Clenching her jaw, Sarah steadied herself to listen to another burst of talk about Mr. Langworthy, and Gordon did not keep her waiting.

“The new curate has come to the rectory, so when the Tommies were removing there again, I asked Della if Peter and I could go, and she said yes, so we all piled into the Tree Inn’s wagon!

And there was the new curate Dr. Rearden, and what a jolly fellow he is, all chuckly and whiskery, but we weren’t there more than a few minutes before Mr. Langworthy comes in, and he said he’d just come from here! ”

“He did,” his mother answered, taking his hat and helping him hang his coat.

“So you’ve all met him too! Isn’t he something? Polly brought us tea and gingerbread, and we ate and drank and listened to his stories about Sebastian and the navy and mathematics—”

“Mathematics?” interrupted Frances and Maria.

“—And not just mathematics, but navigation!

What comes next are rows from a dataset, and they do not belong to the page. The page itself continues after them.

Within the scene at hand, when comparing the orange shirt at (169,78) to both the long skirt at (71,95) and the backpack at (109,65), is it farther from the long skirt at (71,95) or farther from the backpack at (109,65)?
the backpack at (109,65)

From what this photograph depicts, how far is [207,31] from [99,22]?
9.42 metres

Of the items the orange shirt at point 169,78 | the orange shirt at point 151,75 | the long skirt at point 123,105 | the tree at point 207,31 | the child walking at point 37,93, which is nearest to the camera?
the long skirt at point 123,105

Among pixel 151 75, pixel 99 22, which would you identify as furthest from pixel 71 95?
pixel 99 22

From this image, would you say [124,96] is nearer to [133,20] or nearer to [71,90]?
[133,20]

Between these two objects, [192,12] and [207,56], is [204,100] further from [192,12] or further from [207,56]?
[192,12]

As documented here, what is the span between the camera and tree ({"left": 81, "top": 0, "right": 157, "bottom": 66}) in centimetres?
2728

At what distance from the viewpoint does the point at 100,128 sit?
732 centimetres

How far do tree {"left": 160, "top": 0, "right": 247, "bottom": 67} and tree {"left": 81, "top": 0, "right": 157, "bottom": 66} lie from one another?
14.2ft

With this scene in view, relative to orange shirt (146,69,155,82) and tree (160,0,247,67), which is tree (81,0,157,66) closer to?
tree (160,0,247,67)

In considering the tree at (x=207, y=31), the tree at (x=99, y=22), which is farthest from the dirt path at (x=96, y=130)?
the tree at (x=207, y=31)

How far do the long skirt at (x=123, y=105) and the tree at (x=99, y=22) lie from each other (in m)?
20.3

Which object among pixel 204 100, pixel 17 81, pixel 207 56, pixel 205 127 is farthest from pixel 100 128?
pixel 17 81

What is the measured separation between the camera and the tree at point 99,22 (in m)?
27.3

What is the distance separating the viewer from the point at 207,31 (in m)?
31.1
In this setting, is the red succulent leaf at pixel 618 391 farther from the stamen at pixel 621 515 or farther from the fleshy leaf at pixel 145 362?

How you use mathematics and the stars to find your way—all because I’d told him how Denver got us lost in Oxford—how Denver always gets lost because he doesn’t pay attention—and Mr. Langworthy said he could use the stars—Denver, that is. So I will have to teach him—Denver.”

“For pity’s sake, Gordy, take a breath,” Frances scolded.

“How will you teach Denver?” asked Maria. “You don’t know how to navigate yourself.”

“I don’t yet, ” he retorted. “But I will.”

“Did he recommend a book?” asked Mrs. Barstow.

“No, but he is going to teach us—the Tommies and Peter and me—himself!”

“What?” gasped Sarah, speaking for the first time. “When? How?”

“At the rectory on Saturdays. Not this one, of course, because everyone must settle themselves, he says. But next.”

“But how can he possibly teach you at the rectory on Saturdays, Gordon, when he will be gone back to Portsmouth ?” she demanded awfully.

Her young brother-in-law gazed at her in perfect innocence.

“Going back to Portsmouth? He didn’t say anything about that.

Maybe he means later. Because he is certainly staying in Iffley for the present, or he wouldn’t have made arrangements to start next Saturday.

Oh—and he said he forgot to give you this.

” Gordy dug in his pocket for the message he was meant to deliver and thrust it at her.

Sarah stared at the crumpled note as if it were a serpent poised to strike. What under heaven could the man have left to say to her?

Maria shook eager fists. “I know what that is! It’s more ‘I love you I love you I love you’!”

“Hush, dearest,” said her mother.

Gordon made a disgusted face. “Why should Mr. Langworthy tell Sarah he loves her?”

“Not Mr. Langworthy,” his sister replied with maddening superiority. “ Sebastian . Mr. Langworthy is passing along another secret message from Sebastian. ”

When Sarah still did not reach to take the note, Gordy tossed it in her lap, where it fell with more weight than a simple sheet of paper.

She thanked God that, after the discussion which had taken place earlier, no one would ask her to open it now; nor would anyone ask about the contents later.

They would all assume, as Maria did, that it was more of Sebastian’s posthumous endearments.

Therefore, with an unsteady hand, she slipped the message into her pocket for later perusal.